Common Name(s): Brownheart, Wacapou
Scientific Name: Vouacapoua americana
Distribution: Northeastern South America
Tree Size: 65-100 ft (20-30 m) tall, 2-3 ft (.6-1 m) trunk diameter
Average Dried Weight: 62 lbs/ft3 (925 kg/m3)
Specific Gravity (Basic, 12% MC): .78, .93
Janka Hardness: 1,880 lbf (8,370 N)
Modulus of Rupture: 21,820 lbf/in2 (150.5 MPa)
Elastic Modulus: 2,586,000 lbf/in2 (17.83 GPa)
Crushing Strength: 11,590 lbf/in2 (79.9 MPa)
Shrinkage: Radial: 4.6%, Tangential: 6.7%, Volumetric: 11.9%, T/R Ratio: 1.5
Color/Appearance: Heartwood is a medium to dark brown, sometimes with a reddish hue. Lighter brown lines (from parenchyma) mixed throughout give a contrasted appearance. Pale sapwood is clearly demarcated from heartwood.
Grain/Texture: Grain is straight to slightly irregular, with a uniform medium texture and moderate natural luster.
Endgrain: Diffuse-porous; solitary and radial multiples; large pores in no specific arrangement, few; mineral/gum deposits occasionally present; parenchyma lozenge, winged, confluent, and marginal; narrow rays, spacing normal.
Rot Resistance: Rated as very durable; good insect resistance.
Workability: Moderately difficult to work on account of its density. Tends to blunt cutters. Turns, glues, and finishes well.
Odor: No characteristic odor.
Allergies/Toxicity: Although severe reactions are quite uncommon, Brownheart has been reported to cause skin irritation. See the articles Wood Allergies and Toxicity and Wood Dust Safety for more information.
Pricing/Availability: Brownheart is only infrequently exported. It’s much more commonly used within it’s natural range for heavy exterior construction and for interior furniture. Small turning blanks are sometimes available at a moderate to high price for an imported hardwood.
Sustainability: This wood species is not listed in the CITES Appendices, but is on the IUCN Red List. It is listed as critically endangered due to a population reduction of over 80% in the past three generations, caused by a decline in its natural range, and exploitation.
Common Uses: Flooring, heavy construction, turned objects, furniture, and cabinetry.
Comments: Both strong and beautiful, Brownheart has been harvested and used for both utility and aesthetic purposes throughout its natural range. Brownheart has been formerly classified in the Andira genus, and is closely related to Partridgewood (and the wood also bears a close resemblance visually as well.)
Hi! I’ve recently become super interested in identifying wood. As a wood worker I’ve accumulated an array of pieces over the years and never known what some of them are.

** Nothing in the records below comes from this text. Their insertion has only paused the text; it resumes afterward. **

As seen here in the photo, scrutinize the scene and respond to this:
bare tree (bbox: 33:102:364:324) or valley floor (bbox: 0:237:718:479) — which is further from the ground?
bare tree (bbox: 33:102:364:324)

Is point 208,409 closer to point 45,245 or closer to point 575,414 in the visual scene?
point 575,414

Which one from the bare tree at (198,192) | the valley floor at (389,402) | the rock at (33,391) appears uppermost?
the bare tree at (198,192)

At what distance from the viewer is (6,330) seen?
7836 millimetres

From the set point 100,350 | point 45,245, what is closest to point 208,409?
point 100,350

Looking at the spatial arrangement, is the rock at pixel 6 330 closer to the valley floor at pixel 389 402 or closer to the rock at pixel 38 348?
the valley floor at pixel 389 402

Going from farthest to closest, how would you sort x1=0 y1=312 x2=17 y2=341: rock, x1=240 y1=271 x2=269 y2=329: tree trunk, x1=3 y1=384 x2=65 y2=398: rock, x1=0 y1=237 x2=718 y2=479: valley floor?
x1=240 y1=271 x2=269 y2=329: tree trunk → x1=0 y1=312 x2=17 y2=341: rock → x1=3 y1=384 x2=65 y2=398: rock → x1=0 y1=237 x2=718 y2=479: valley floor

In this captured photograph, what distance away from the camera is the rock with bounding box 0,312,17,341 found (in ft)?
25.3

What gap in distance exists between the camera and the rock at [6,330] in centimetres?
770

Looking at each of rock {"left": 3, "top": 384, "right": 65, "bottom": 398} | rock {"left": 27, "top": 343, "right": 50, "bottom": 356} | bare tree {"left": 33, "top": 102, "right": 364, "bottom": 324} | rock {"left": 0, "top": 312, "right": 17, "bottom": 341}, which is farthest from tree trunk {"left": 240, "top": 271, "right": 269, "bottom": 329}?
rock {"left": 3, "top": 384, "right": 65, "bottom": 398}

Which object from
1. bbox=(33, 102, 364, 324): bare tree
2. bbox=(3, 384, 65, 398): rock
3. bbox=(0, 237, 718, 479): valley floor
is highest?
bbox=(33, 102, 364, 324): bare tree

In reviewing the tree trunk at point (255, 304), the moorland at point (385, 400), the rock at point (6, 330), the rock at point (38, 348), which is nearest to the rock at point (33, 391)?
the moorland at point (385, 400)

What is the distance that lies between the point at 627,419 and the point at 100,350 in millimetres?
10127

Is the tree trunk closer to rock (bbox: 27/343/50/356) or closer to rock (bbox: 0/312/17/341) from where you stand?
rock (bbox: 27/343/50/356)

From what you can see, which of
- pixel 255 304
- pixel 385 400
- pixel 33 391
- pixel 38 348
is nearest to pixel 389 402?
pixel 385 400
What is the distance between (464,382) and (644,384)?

This is one sample that has always alluded me but your site may have helped me crack the code:
Through the refining tool (which is fantastic by the way) I think I’ve possibly narrowed it down to Brownheart but still not 100%. Any thoughts?
I think you’ve got the right idea. Overall, the type of grain that’s seen in this wood could be classified as “partridge” — of which Andira inermis is the original commercial wood with that name. https://www.wood-database.com/partridgewood/
I would say if the wood is less than 15 years old, it’s more than likely brownheart, but if it’s several decades old, partridgewood may also be another candidate. I haven’t looked deep enough into the various “partridge” woods to know off the top of my head how to distinguish them. Perhaps that’s a future article for later on.
I’ve definitely got to get some sort of magnifier. I guess if 10x magnification is a standard; that will help get scale for understanding pore and ray sizes.
With these boards, it’s impossible to know how old they are; they came out of someone’s loft and I saved them just before they went in the skip.
end grain photo too
Believe we have Brownheart from referencing your book , great tool.